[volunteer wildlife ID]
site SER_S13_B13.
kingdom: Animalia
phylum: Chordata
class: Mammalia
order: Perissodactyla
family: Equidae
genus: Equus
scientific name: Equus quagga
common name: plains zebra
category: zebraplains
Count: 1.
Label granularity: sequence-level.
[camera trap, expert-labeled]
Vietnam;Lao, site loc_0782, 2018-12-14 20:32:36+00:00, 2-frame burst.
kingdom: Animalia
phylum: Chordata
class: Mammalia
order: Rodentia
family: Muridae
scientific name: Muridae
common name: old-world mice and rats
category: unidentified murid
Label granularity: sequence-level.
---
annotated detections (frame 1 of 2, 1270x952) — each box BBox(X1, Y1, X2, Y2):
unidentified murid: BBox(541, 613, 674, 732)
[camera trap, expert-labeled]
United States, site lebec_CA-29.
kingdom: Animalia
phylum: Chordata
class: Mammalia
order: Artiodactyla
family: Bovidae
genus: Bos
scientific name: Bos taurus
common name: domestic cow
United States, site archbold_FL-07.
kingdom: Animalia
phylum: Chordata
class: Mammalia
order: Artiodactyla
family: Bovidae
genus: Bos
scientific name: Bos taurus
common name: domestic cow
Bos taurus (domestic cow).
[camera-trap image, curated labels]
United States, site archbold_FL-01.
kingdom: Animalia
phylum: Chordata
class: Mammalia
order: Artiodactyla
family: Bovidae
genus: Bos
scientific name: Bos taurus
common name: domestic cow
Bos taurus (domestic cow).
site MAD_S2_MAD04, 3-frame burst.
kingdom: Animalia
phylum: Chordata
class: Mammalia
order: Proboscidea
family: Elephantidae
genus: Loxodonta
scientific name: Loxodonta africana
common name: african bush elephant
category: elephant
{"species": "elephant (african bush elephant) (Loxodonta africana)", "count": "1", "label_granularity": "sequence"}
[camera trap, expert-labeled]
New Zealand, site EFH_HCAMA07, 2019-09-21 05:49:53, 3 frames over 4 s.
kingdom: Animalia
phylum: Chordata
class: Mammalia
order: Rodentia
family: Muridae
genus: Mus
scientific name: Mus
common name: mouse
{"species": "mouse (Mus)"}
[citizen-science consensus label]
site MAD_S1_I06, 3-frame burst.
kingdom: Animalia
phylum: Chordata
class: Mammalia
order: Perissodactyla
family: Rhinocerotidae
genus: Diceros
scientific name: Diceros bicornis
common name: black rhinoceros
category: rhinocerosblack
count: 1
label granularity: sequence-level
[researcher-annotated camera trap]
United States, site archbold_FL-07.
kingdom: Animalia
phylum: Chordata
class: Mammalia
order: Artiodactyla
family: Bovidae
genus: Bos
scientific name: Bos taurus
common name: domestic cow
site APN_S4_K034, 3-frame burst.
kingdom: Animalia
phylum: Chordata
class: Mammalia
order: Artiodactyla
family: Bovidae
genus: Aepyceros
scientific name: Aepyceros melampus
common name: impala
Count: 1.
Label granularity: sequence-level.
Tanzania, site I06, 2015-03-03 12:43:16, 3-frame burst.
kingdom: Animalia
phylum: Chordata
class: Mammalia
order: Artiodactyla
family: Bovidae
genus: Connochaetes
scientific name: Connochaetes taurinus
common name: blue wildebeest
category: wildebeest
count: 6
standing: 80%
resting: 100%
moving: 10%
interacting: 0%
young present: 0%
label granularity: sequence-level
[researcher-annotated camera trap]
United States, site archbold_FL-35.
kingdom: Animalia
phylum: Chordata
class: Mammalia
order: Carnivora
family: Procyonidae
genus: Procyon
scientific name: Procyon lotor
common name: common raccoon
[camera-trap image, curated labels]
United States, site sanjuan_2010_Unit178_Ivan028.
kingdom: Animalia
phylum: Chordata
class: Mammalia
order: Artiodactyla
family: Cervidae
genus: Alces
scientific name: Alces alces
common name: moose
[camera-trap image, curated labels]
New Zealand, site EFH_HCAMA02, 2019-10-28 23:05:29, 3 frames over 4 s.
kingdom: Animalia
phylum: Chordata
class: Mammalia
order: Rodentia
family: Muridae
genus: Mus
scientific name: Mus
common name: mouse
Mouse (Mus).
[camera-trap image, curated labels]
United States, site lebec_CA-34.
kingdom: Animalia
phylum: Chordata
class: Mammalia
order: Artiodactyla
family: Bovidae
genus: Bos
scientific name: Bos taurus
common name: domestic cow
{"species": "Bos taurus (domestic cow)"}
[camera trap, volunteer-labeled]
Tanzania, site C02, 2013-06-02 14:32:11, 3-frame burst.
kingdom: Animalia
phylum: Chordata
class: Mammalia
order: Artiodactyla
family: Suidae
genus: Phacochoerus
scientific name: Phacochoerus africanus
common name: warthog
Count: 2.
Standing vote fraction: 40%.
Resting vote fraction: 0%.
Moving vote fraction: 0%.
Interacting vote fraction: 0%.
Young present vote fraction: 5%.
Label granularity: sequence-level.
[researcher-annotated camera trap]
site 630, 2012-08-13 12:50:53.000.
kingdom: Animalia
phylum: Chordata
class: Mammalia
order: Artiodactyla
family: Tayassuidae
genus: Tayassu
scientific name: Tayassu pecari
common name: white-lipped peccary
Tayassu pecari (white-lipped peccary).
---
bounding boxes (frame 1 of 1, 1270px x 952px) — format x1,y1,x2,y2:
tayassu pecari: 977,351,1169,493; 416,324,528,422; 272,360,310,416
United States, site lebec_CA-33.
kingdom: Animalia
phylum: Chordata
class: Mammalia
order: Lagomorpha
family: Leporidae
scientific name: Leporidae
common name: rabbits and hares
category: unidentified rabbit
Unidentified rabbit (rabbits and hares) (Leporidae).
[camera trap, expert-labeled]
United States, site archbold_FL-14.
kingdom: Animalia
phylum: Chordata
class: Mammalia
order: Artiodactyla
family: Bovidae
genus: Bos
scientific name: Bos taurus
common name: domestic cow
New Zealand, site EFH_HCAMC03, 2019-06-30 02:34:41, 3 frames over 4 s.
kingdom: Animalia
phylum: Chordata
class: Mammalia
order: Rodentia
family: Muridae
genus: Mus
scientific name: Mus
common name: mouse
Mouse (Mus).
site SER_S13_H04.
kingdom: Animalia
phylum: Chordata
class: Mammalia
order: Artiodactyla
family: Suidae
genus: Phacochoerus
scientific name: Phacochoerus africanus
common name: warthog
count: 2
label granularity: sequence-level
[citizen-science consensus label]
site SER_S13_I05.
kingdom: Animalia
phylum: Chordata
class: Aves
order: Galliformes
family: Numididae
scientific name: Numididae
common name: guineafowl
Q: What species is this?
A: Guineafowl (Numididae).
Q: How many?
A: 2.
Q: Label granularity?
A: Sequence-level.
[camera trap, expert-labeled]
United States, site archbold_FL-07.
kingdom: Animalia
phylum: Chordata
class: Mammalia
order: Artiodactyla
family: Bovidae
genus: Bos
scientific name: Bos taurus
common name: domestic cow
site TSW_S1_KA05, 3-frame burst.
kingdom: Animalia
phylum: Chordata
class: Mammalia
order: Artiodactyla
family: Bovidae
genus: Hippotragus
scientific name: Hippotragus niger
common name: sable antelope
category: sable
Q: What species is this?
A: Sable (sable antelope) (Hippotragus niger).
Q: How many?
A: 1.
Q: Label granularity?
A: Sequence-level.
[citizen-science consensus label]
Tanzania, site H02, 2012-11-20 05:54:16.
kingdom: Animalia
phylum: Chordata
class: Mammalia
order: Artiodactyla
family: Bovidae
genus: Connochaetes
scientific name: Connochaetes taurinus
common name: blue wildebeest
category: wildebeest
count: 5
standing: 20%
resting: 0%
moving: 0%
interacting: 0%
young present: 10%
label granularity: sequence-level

────────────────

Work instruction => For every line in the entries above that contains "vote", add one to a count, and give that number by itself.

Answer box => 5